ルターは宗教改革をしようと思ったわけではなく、カトリックのほころびを修復しようという意識が強かったのだと思う。
そして、聖書こそが権威だとする彼の主張は、教皇を頂点としたそれまでのピラミッド型の一元的な社会を壊した。一方で、聖書は読む人によって解釈が違い、宗派が分裂していくことにつながる。
分裂を繰り返すプロテスタントとは、ヨーロッパが初めて経験した多元化だ。宗教改革以降500年の歴史は、分裂し、争いを続けるグループ同士が、何とか共存していける作法を模索してきた歴史ともいえる。相互理解や他者理解を考える上で、そこから学べるものはあるはずだ。
プロテスタンティズムは近代社会の深層構造ともいえる。欧米の文化を無視して生きられない現代、我々が生きる近代の世界を理解するためにも、プロテスタンティズムを知ることは日本人にも大きな意味がある。(深井智朗・東洋英和女学院大教授)
ルターは「信仰のみ」「(神の)恩寵のみ」「聖書のみ」という三つの「のみ」を打ち出した。それ以前からあったカトリック教会では「信仰と行為」「信仰と理性」「恩寵と自由意志」「聖書と教会の伝統」のそれぞれを重視し、バランスを取っていくのが正統的だった。その意味で、ルターは一方を極端に強調したといえる。
一連の宗教改革で、結果的に「個人が自分の良心に基づいて宗教を選択する」という、現代人にとっての基本条件が作られた。
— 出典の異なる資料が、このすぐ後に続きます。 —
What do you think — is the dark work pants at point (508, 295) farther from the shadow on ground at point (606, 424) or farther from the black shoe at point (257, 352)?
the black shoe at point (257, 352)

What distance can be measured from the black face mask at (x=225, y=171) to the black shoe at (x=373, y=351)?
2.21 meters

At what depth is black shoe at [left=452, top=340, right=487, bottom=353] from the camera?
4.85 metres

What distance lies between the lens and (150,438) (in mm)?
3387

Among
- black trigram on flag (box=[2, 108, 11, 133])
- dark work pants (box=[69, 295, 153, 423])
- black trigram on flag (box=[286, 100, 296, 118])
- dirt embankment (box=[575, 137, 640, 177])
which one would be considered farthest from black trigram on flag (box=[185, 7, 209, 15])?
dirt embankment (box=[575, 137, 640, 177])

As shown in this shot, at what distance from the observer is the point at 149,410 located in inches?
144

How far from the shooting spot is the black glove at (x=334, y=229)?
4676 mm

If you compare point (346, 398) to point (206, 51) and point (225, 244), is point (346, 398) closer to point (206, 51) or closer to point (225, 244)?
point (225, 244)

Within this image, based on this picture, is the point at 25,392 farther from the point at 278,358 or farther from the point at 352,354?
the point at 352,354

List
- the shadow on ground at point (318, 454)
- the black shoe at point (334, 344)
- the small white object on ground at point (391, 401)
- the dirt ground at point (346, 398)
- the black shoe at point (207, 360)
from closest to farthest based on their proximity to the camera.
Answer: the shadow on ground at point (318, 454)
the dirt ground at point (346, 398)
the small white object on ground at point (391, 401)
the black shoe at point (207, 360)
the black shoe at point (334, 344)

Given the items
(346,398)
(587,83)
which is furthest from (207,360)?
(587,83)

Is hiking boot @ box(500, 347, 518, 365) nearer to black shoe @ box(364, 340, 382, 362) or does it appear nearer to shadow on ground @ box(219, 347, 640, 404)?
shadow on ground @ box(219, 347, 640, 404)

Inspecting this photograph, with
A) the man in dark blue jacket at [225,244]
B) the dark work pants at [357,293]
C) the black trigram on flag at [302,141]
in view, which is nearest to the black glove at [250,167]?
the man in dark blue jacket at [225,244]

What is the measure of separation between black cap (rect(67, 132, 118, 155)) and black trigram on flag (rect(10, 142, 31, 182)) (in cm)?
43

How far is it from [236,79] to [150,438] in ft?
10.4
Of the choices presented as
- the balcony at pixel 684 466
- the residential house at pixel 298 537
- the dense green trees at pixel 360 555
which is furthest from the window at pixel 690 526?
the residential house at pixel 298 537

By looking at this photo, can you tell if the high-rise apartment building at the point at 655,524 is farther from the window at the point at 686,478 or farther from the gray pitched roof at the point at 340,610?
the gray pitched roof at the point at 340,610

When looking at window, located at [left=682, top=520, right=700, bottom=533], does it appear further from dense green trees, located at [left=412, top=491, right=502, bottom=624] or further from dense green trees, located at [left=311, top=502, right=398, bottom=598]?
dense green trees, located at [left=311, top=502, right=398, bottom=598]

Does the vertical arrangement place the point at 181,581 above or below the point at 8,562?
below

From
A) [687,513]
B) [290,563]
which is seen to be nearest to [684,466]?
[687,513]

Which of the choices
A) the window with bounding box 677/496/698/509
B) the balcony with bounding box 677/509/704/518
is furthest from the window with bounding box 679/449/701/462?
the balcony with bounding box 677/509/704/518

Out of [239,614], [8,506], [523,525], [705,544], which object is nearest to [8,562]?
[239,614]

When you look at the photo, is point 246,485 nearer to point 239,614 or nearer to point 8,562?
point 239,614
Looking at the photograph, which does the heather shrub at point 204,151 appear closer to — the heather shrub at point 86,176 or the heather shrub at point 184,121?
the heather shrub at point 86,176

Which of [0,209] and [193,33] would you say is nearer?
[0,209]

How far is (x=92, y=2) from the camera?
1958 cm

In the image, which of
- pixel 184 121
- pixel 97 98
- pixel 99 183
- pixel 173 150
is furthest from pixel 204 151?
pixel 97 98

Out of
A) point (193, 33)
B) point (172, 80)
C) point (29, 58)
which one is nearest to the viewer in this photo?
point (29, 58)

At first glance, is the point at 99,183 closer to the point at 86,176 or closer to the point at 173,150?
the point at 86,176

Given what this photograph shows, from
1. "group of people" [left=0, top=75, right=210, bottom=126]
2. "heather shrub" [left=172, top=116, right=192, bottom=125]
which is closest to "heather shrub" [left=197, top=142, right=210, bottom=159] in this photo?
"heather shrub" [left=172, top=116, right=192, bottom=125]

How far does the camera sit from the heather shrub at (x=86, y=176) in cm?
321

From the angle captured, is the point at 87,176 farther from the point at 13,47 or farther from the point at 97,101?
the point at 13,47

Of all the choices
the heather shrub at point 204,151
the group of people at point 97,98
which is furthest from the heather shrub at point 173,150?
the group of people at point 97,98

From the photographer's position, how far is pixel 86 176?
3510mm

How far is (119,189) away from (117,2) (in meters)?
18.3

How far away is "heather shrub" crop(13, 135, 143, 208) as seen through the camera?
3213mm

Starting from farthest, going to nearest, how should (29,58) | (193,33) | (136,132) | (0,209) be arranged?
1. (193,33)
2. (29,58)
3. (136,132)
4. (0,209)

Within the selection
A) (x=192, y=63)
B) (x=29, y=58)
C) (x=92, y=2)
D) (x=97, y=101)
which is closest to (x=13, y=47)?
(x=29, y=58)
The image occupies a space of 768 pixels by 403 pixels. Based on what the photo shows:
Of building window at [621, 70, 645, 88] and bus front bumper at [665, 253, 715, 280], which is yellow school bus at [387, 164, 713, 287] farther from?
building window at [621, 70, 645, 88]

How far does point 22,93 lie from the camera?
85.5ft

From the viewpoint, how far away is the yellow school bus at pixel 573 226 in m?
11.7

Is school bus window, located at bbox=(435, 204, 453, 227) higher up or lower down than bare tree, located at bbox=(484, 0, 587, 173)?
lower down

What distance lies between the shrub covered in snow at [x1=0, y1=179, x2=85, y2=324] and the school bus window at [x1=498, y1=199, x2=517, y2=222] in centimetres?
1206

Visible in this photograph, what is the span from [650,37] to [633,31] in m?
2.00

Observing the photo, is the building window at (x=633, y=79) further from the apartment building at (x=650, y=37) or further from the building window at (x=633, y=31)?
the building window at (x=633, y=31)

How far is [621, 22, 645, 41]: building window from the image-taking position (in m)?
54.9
その意味で宗教改革は価値あることだった。
とはいえ、宗教改革以前に学ぶべきものは多く、批判するだけではもったいない。例えば中世は信仰と共に理性や哲学を重んじたが、「神と世界の関係をどう捉えるか」といったことを理性的に考えていくと、イスラム教やユダヤ教とも同じ土俵が形成される。(自分が信じる宗教の)神のみ、聖典のみでは、他宗教と共通の土俵に立ちにくい。(山本芳久・東京大准教授)
・・・宗教改革以前のヨーロッパにおいては、カトリック教会が社会体制と一体化していた。ルターの教会批判から生まれたプロテスタンティズムは、結果的に宗教を体制から切り離し、個人的な信仰とすることにつながった。現在もカトリック信者はキリスト教の最大多数勢力であるが、教会組織は国家社会体制の中の一部を占めるものでしかない。現状から見れば、ルターに始まる宗教改革は結局、世俗化社会における宗教の在り方を形成する出発点になったといえるだろう。